I always hear investors reference the importance of aligning with realtors, attorneys, and accountants who themselves invest. Yet, I rarely hear a reference about working with a lender who himself or herself invests. I’m an investor and also work as a portfolio lender for a local community bank in my area. I’m a finance guy who gets real estate. I’m not a handy-man, so my ability to add-value derives from comprehension of the market, property characteristics, and creatively executing the financial and lending aspects of each transaction. I have to excel in those facets, because I’m not as well versed in the others. That’s the beauty of real estate though, right? You can utilize your strengths, progress, learn, and outsource other components as you scale. My goal is to be a resource for investors and assist in the comprehension of the financing component. If not understand, then at minimum help lead investors in the right direction.

» DATA PROVIDED:

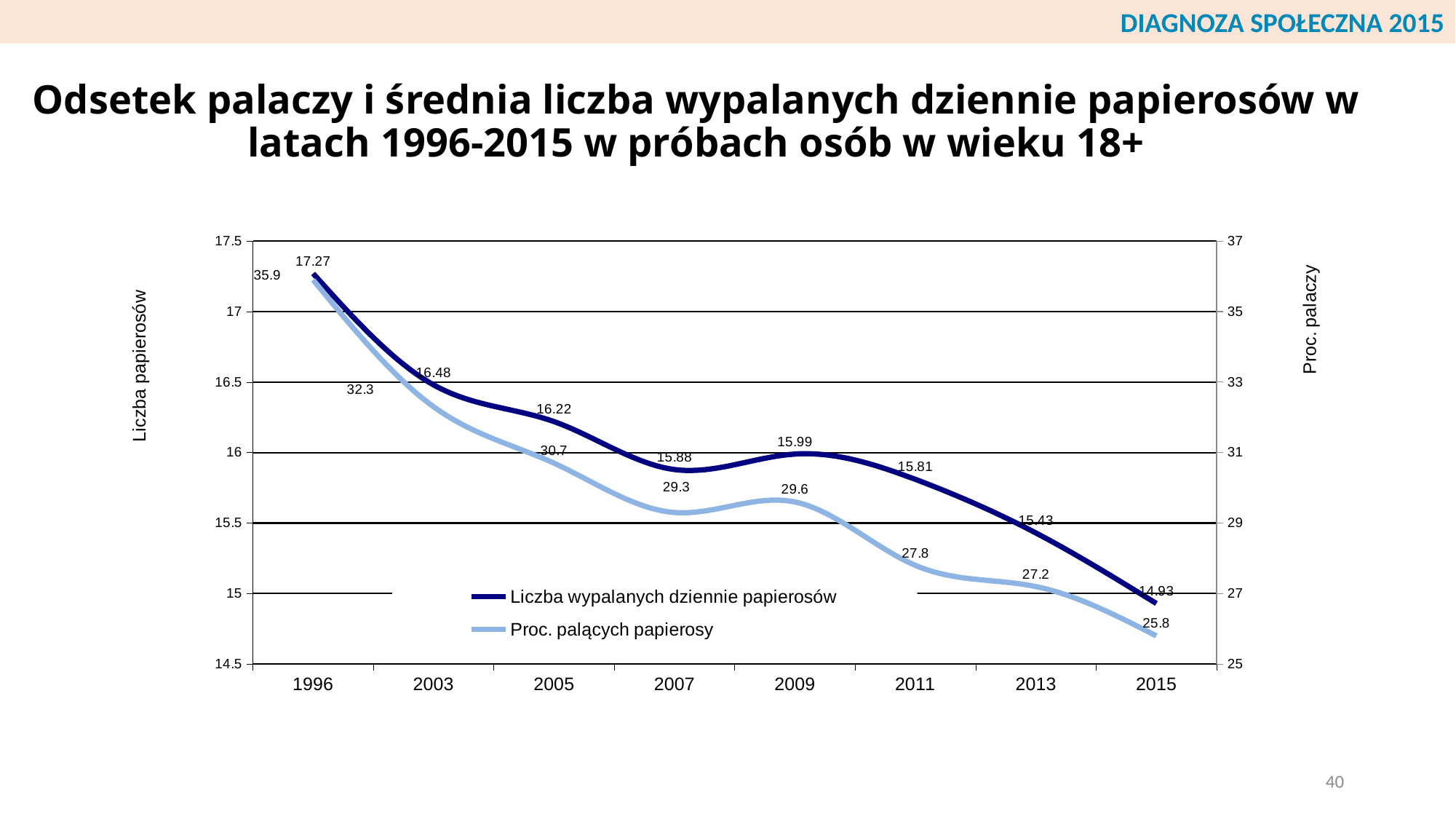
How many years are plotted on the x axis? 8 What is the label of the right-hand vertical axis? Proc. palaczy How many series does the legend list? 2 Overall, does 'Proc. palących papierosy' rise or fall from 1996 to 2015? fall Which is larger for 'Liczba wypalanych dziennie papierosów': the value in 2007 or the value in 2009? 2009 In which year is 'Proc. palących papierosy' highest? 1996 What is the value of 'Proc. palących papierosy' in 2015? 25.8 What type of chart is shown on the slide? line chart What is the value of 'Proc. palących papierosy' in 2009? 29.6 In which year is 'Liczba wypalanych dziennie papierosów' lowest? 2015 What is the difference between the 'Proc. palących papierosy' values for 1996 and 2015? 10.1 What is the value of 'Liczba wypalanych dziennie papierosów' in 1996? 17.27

» EXERCISE AIM:
Please render this sentence from the real estate lending passage in Spanish: "My goal is to be a resource for investors and assist in the comprehension of the financing component."

» OUTPUT OF THE EXERCISE:
Mi objetivo es ser un recurso para los inversionistas y ayudar en la comprensión del componente de financiamiento.